> **Objective**
Repeat the lines beginning at the one with "Please determine: is" and running to the end of the material, keeping the first and last of them, exactly as they appear.

** START OF Dataset content **

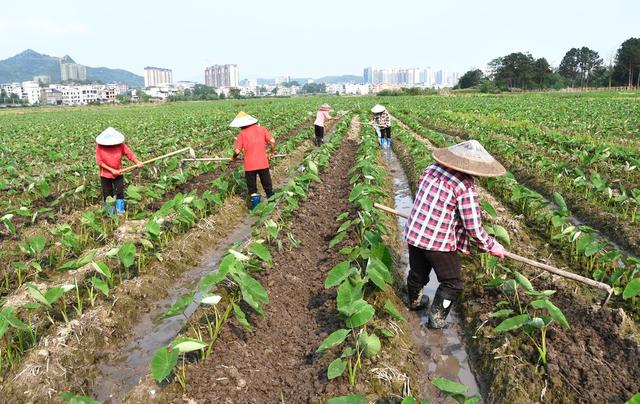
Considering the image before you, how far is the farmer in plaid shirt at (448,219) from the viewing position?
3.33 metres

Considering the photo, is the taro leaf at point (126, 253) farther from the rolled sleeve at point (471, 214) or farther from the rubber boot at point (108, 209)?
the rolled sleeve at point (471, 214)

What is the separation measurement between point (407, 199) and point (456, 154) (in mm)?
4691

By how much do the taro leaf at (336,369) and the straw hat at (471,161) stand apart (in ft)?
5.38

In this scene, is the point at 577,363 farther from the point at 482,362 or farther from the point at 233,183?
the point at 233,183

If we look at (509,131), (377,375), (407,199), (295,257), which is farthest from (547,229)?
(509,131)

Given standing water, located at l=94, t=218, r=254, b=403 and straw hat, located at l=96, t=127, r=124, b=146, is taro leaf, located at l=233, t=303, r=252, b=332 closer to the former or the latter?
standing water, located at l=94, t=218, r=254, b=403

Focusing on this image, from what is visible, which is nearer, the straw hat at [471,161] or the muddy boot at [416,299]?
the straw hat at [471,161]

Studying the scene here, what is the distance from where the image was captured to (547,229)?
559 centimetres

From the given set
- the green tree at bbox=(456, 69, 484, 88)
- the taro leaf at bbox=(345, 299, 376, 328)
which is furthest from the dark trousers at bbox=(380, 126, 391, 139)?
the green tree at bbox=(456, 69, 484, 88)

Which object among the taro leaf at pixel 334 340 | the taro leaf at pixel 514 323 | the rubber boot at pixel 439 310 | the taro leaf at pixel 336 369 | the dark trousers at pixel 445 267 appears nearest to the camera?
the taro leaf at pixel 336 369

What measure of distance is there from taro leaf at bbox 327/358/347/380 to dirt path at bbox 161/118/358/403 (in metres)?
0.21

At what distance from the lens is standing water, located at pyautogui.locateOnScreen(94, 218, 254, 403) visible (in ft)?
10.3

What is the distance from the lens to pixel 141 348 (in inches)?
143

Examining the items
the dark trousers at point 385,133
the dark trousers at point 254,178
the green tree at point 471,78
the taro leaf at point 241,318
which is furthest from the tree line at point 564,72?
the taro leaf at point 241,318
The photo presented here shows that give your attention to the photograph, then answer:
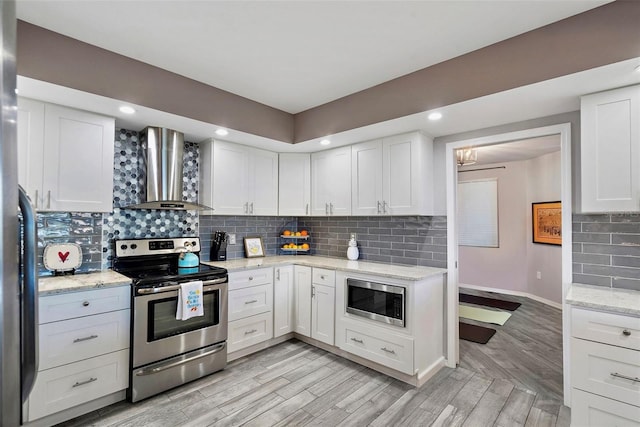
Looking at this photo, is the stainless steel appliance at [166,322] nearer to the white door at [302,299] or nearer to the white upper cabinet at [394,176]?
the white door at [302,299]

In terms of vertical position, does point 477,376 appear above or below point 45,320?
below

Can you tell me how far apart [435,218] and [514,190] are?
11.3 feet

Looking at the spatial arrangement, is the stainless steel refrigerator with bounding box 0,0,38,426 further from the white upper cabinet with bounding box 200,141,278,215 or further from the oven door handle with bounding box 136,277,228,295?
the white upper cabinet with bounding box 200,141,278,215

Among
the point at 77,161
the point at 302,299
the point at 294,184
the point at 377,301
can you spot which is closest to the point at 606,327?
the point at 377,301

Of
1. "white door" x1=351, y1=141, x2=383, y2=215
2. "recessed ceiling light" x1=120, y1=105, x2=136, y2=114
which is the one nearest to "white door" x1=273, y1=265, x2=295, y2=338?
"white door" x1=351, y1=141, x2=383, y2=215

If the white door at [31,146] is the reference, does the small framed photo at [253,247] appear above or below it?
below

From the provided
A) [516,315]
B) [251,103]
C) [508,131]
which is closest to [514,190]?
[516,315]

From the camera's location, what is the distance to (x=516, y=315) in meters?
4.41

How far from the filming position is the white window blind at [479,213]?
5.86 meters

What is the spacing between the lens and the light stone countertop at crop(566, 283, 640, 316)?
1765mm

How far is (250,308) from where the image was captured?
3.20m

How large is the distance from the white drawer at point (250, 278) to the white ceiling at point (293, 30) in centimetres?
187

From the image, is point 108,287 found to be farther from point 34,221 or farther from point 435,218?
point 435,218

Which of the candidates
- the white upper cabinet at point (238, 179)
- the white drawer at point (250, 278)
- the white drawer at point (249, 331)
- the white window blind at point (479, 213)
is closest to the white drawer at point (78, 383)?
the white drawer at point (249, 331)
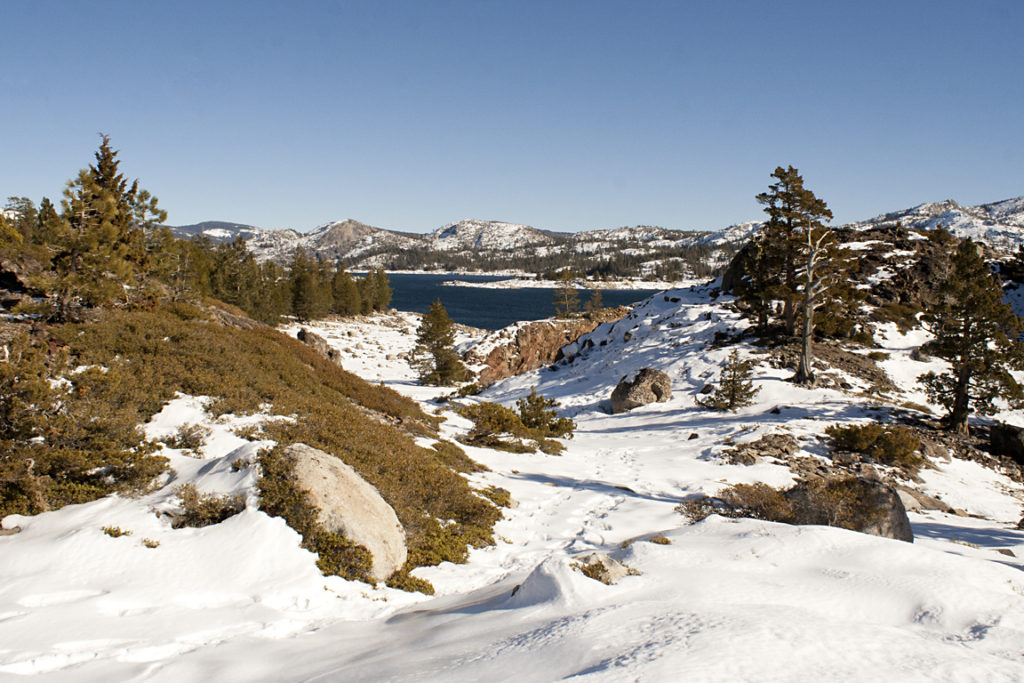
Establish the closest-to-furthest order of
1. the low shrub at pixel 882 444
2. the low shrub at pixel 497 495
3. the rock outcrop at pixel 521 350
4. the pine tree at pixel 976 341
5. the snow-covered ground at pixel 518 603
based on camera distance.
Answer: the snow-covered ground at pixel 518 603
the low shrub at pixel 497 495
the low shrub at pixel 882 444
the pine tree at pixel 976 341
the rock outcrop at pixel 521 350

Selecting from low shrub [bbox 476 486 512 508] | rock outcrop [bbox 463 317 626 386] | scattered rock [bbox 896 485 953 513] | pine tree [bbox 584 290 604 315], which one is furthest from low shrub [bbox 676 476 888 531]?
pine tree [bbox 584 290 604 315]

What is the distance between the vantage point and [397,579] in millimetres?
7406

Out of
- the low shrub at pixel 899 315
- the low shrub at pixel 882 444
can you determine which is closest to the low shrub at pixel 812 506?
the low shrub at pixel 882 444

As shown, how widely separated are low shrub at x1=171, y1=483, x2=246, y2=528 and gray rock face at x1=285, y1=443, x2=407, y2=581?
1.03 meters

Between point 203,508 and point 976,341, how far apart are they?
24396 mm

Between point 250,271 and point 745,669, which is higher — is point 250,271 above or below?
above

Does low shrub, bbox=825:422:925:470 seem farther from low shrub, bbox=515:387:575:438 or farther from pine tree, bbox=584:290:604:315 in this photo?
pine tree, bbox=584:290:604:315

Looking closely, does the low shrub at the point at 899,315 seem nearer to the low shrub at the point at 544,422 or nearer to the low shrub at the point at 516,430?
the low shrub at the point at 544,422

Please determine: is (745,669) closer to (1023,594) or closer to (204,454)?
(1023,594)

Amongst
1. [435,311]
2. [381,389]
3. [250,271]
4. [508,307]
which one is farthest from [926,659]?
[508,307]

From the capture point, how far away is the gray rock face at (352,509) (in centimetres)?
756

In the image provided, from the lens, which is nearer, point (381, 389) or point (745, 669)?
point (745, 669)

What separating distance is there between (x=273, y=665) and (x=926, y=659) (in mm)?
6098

** END OF Dataset content **

> **Task answer**
Please determine: is (745,669) closer to (1023,594) or closer to (204,454)?
(1023,594)

Amongst
1. [435,311]
2. [381,389]
3. [250,271]
4. [508,307]
which one is farthest from [926,659]?
[508,307]

From the capture point, how far away is the gray rock face at (352,509) (in centimetres)?
756

In the image provided, from the lens, which is nearer, point (381, 389) or point (745, 669)?
point (745, 669)

What separating distance is there between (x=273, y=665) and (x=926, y=659) (in mm)?
6098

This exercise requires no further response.